Fool the Baton Rouge Advocate’s editorialists once, shame on you. Fool it twice, shame on them. And maybe that’s enough, as their eyes now seem wide open to understanding the unavoidable political nature of any government agency, no matter how allegedly protected it is and/or should be “independent” of politics – at some cost to the taxpayer.

After the Southeast Louisiana Flood Protection Authority-East sued nearly a hundred petroleum extraction companies or their successors for reputed damage to the Louisiana coastline over decades and the Louisiana Legislature responded by legislating to negate that and Gov. Bobby Jindal began using his gubernatorial powers to pick members to the SLFPA-E opposing the suit, howls came from some about how such tactics produced (in the words of one Advocate opinion writer) a “loss of independence” concerning a board that many wished somehow was above politics. The suit now functions on life support after a federal judge routed it out of court in a way that almost nobody believes it has any of chance of survival on appeal.

Except, of course, for the lawyers who, with renegade former members of the SLFPA-E’s governing board Tim Doody and John Barry, concocted a contract approved by the board that means any attempt for the agency to stop the suit before it is concluded means it owes a huge payday of taxpayer dollars to the Jones Swanson Huddell & Garrison law firm and the discretion to pursue the suit lies totally in the firm’s hands, which the firm has chosen to continue despite the Advocate's pleading to desist. The nature of the contract leads to disputation over the final disposition, but that could be anything from, at worst, losing or withdrawing and the agency (read "taxpayers") owing the firm perhaps into the eight figures of dollars to, at best, doing either and losing nothing monetarily.

The Advocate’s editorialists caught on to that, and now complain that “the agency’s independence is under attack again,” suggesting perhaps they are having second thoughts about that concept of “independence.” As well they should; that they and others ever conceived of the board as something above politics displayed profound ignorance about the nature of government and politics. Quite simply, policy-making is by definition an exercise in politics, for the latter is concerned with the acquisition and deployment of power. Give any agency any power over any area of policy, and it will act politically in that it will favor certain interests at the expense of others.

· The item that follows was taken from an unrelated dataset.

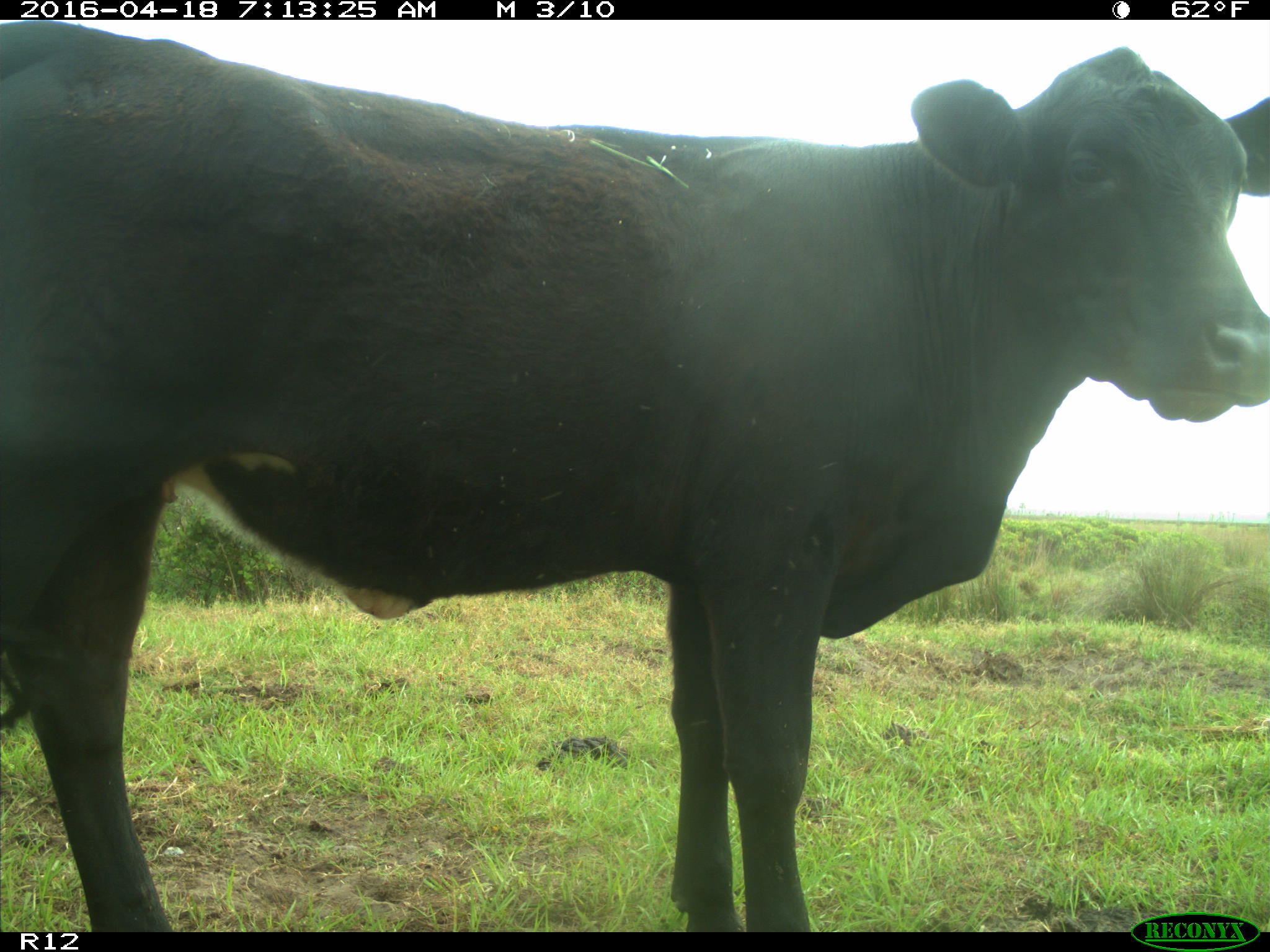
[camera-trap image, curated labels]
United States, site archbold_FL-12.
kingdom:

Not only by definition is use of power political in that choices are made of what to do, when to do it, and how to do it, but also that, as we live in a world of scarce resources where nobody can have everything go his way in terms of policies and their outcomes, winners and losers are created as a result of its use. And to think that ideologies and political agendas do not serve as inputs to the decisions made about what, when, how, and who benefits connotes an astonishing flight from reality. “Independence” from politics as a quality of these organizations is nothing more than fantastical myth.

That was evident from the very start of the suit, as Barry and others admitted it was an exercise to treat oil companies as piñatas to score bucks by which to fund the agency’s grandiose – and politically determined – agenda. For the same mechanisms that attempt to insulate from political pressure also seal off the agency from responsibility and accountability, allowing formation of a rogue mentality to fester that owes fealty only to the political prejudices of whatever majority may control it.

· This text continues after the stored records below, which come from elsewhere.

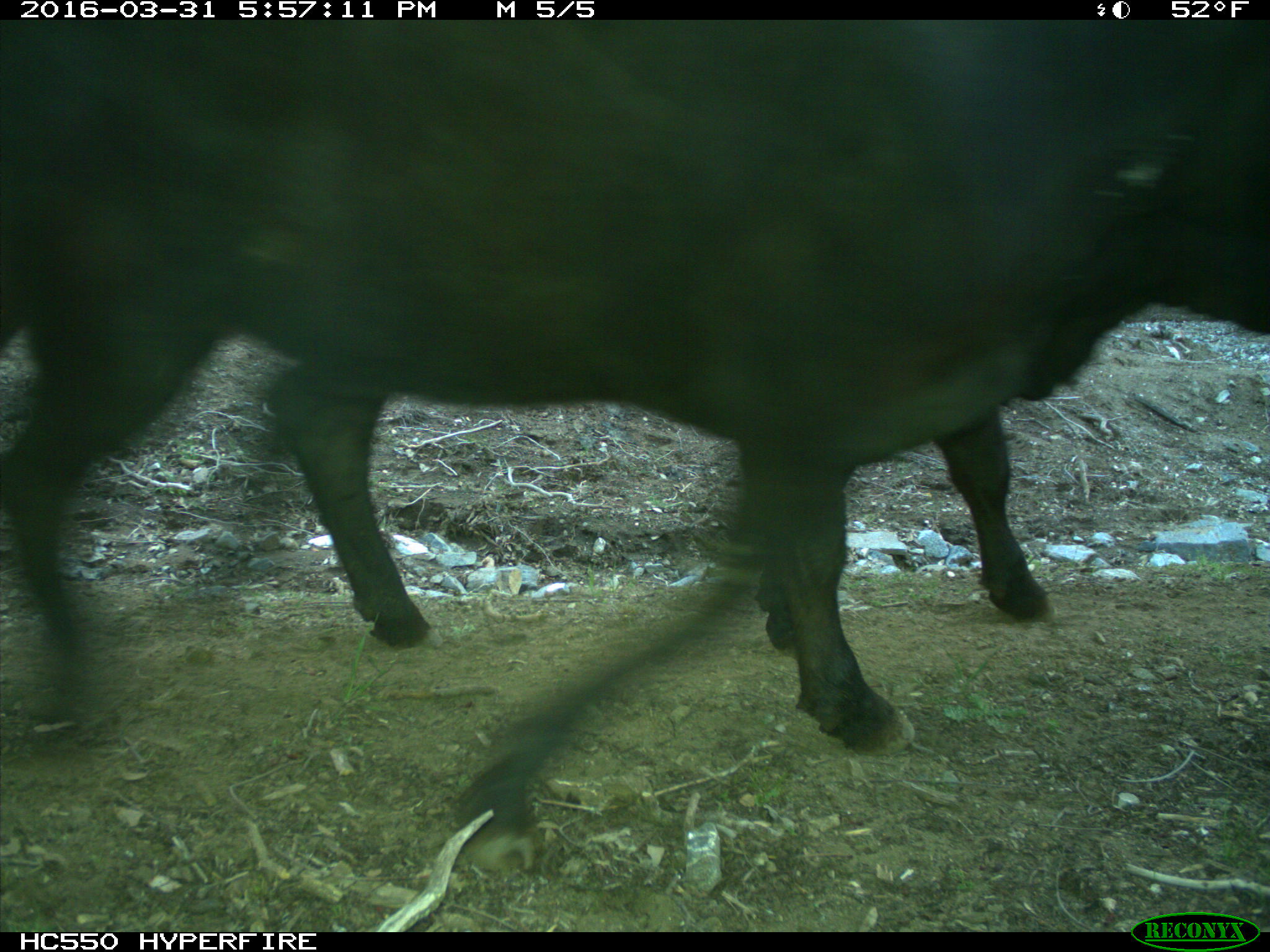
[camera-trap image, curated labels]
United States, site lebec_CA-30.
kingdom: Animalia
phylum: Chordata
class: Mammalia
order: Artiodactyla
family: Bovidae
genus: Bos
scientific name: Bos taurus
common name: domestic cow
Bos taurus (domestic cow).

Worse, in the instance of this suit the politics may have gone beyond just the ideological. After his ouster, Barry created an organization called Restore Louisiana Now, dedicated to the suit’s success. But when asked last year at an SLFPA-E board meeting whether the firm had contributed money to the organization, after initially insisting not, Barry amended his remarks to that “he was not certain about that” and that he would neither confirm nor deny receipt of any donations from it, stating that as Internal Revenue Code Section 501(c)(4) organization he (as an officer of it) was not obligated to reveal any information about its donors. This only fueled speculation that some quid pro quo occurred in the selection process for lawsuit representation, as some of the new board members not involved in the process have questioned how it occurred and whether it complied with procedures, where Doody (the former chairman) admitted the process was kept intentionally out of public and during meetings and compared to those in the media made contradictory statements about the process.

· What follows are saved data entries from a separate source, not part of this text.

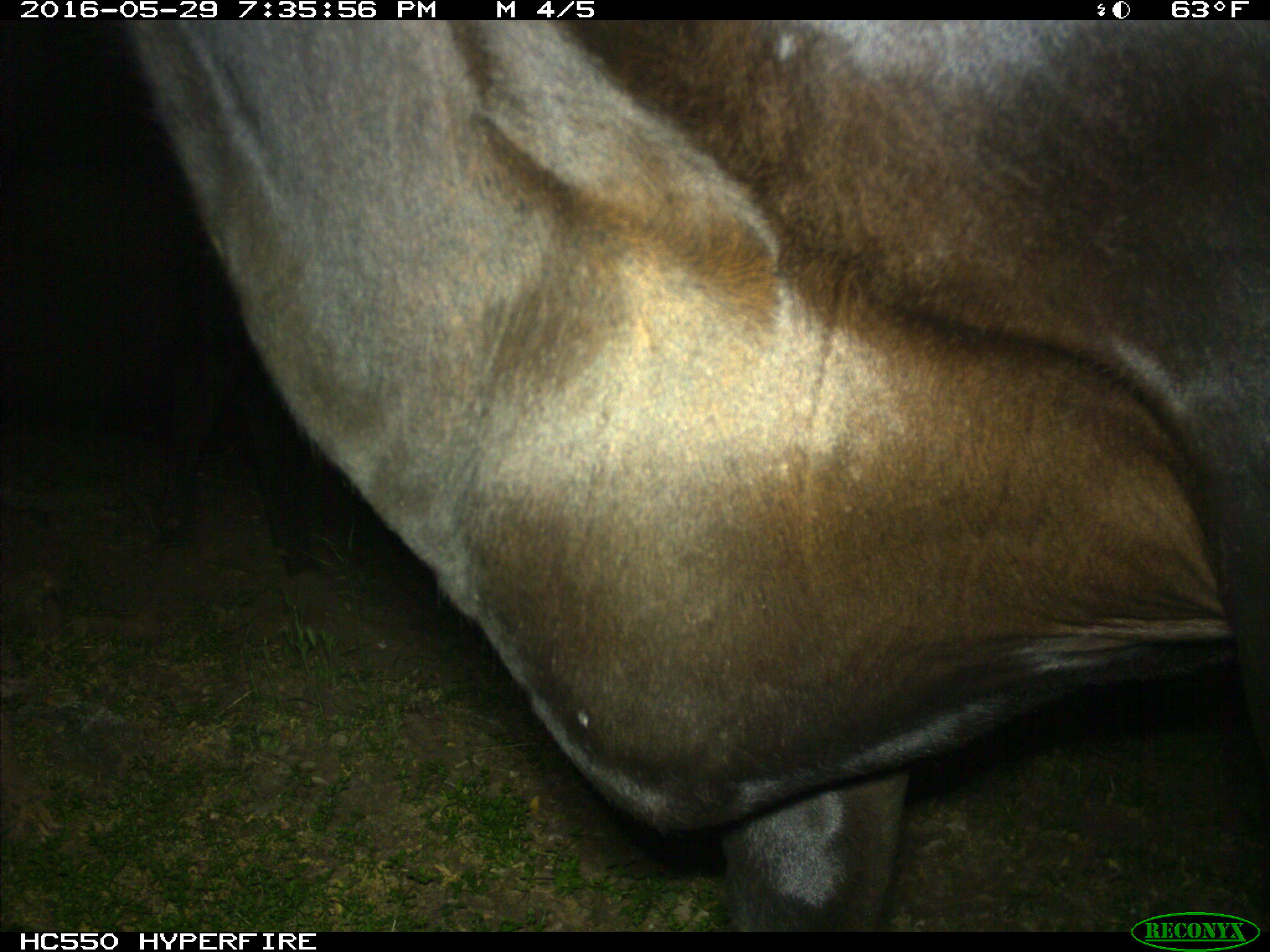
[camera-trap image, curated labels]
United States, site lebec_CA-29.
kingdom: Animalia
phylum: Chordata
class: Mammalia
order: Artiodactyla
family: Bovidae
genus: Bos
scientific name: Bos taurus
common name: domestic cow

Regardless of whatever deals might have been struck (there is no hard evidence, only circumstance, to assert that any were), this is what happens when a runaway board joins forces with a runaway law firm, neither accountable to the public. That it would consent to the “poison pill” arrangement that sought to lock it into a certain agenda, designed specifically to prevent its dismantlement, only magnifies for all to see the inherent politicization infused in it. Even if the likes of the Advocate see now at least two instances of non-independence, that it may continue to be unwilling to admit that politics infested the organization all along and drove the decision to sue on that basis does not negate the fact that politicization in decision-making has infested the agency from the start, and guided this incident from the time a majority entertained the notion to sue on the basis that it did, in order to fulfill an ideological agenda.

That has unfortunate ramifications for the public, even if it all ends with no taxpayer dollars spent directly on the suit. For what of all the time and effort wasted on this Ahabian adventure that could have been allocated towards the more mundane tasks of flood protection? Of that of legislatures and courts needed to check such ambition? Of that of executive attention to change the ideological direction of the board? Surely without this distraction policy-making in this issue area more effectively could have addressed the core mission of the agency.

Properly understood, this whole saga has been about reining in an agency following an agenda against the interests of the people, because ideological conflict cannot be suppressed in this or any other government organ no matter how detached from politics it’s supposed to be. Maybe the Advocate and others only now are figuring this out, but it’s better to be late to the party than not show up at all.